Le signal

Le signal.
Ron CARLSON.
Note : 4 / 5. 
Promenons-nous dans les bois…
Sur la couverture il est signalé « Un thriller amoureux époustouflant ». Le Figaro littéraire. Je n’ai pas souvenance d’avoir déjà lu ce genre de roman ! Il faut un début à tout ! Un auteur que je découvre.
Roman se déroulant sur six jours, qui ne furent pas de tout repos.

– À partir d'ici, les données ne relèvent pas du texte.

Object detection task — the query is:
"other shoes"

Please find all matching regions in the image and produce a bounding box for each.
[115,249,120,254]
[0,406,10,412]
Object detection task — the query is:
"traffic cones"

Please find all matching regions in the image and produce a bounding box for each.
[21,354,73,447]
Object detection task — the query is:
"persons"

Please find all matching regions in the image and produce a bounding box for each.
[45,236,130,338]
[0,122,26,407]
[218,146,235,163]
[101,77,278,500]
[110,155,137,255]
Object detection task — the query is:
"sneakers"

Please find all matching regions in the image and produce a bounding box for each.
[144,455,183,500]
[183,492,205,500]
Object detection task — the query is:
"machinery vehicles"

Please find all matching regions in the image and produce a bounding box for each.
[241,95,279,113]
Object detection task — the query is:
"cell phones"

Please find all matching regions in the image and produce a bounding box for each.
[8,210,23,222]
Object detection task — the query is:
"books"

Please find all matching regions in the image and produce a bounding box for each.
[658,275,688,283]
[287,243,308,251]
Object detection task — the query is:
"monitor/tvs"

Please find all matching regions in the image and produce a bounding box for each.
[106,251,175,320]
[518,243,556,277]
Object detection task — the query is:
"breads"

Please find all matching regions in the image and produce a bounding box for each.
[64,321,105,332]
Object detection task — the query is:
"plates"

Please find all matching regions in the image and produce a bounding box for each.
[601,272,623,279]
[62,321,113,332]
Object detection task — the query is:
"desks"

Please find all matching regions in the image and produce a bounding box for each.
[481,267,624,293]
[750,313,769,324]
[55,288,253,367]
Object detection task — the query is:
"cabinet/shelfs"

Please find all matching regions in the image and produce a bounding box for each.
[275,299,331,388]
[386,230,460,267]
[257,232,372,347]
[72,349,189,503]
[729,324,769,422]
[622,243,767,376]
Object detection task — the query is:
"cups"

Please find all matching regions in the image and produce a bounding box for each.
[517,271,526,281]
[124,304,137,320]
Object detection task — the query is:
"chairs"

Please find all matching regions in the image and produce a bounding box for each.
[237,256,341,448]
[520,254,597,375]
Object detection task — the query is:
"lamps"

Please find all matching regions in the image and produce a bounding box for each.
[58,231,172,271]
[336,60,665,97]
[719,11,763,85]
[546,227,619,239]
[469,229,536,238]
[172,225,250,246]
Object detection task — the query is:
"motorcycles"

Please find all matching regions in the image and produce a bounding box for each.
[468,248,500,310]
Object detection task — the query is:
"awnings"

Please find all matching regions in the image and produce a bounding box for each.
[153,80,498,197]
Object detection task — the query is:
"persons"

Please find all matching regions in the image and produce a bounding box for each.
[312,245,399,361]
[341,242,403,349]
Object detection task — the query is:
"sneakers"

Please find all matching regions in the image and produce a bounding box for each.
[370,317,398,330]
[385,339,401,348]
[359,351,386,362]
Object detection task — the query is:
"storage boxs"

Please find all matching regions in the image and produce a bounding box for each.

Nous sommes dans les montagnes du Wyoming, Mack attend Vonnie, son épouse, pour la balade de la dernière chance. Pour leur couple ça passe ou ça casse ! 
Un mois avant dans une prison, ils s’étaient donné rendez-vous pour leur balade annuelle des ides de septembre. La dixième ! La première, ils n’étaient pas mariés, les huit suivantes, oui et maintenant ils ne le sont plus.
Mack profite de sa solitude pour revoir sa vie, son travail au ranch familial, l’accueil de touristes plutôt fortunés pour des séjours plus ou moins courts. Son père lui donne des conseils, de méfiance, vis-à-vis des jeunes femmes qui lui font les yeux doux. Et pourtant il en épousera une, Vonnie.
La mort de son père le laisse dans une situation financière délicate, une solitude profonde. Pour tenter de sauver le ranch, il trouve un emploi en rapport avec ses études d’informaticien, un poste de consultant, avec un chèque tous les mois.
Il ne se pose pas trop de question sur la légalité de cette situation.
Il se souvient aussi de ses dérives dues à une situation financière difficile, la vente de drogue et sa forte consommation d’alcool. Les mois de prison et son divorce, et sa décision de repartir du bon pied avec l’aide de Vonnie.
Mais il doit effectuer une ultime mission, le prix de ce travail est pour lui énorme : 10 000 dollars ! Il ne peut évidemment pas refuser.
Mais la tâche n’est pas aisée, il doit retrouver la pièce expérimentale d’un drone qui se trouve dans les montagnes. Seule localisation possible, le faible son d’un GPS, émettant sur une courte distance.
Les jours passent, les kilomètres aussi, pour Mack les souvenirs pas franchement bons reviennent. Les voyages en voiture pour de l’argent, sans trop se poser de questions. Mais un jour, la raison lui revient, alors il arrête ces allers et retours !
Une rencontre avec des braconniers, dont l’un veut depuis quelque temps la peau de Mack, les oblige à une fuite dans laquelle Vonnie sera blessée. 
Et toujours aucune nouvelle de la balise recherchée…
Deux personnages principaux, Mack qui a connu des périodes difficiles. La recherche de liquidité pour sauver son ranch l’a poussé dans la délinquance. Vonnie, son épouse, l’a un jour quitté et ils ont divorcé. Cette randonnée est une sorte d’adieu à un pan de leur vie.
Narration sur deux niveaux du moins en début d’ouvrage. Le passé et le contemporain, hier et aujourd’hui. 
Beaucoup de très belles descriptions de paysages que l’on devine sublimes, une ode à la nature, la vraie encore préservée.
Extraits :
- Certains objets signifient quelque chose, c'est pourquoi on les transporte avec soi.
- Sa vie, qui jusque-là paraissait être une séquence logique de choix clair, se troubla pendant un temps, puis définitivement.
- Mack, cette année a été abominable, et tu as été abominable, mais je n'ai qu'une parole.
- Elle était là ; c'était suffisant. Ils n'étaient plus mariés. Elle était venue pour lui faire plaisir.
- Elle avait apporté un livre de Keats, et lui avait lu « L'ode à l'automne » à la lumière de sa petite lampe de poche.
- Je me fiche que cette fille vienne de la côte Est, elle est plus sauvage que toutes les filles d'ici que je connais.
- Il savait qu'il n'avait pas la carrure pour faire tourner une maison d'hôtes.
- Cette histoire allait lui attirer des ennuis, Mais Mack avait l'impression que c'était tout ce qu'il méritait. Et il y avait toujours la question de l'argent.
Éditions :
Gallmeister (2011) Version poche (Totem) (2012)
Titre original : The signal (2009).
Traduit de l’américain par Sophie Aslanides.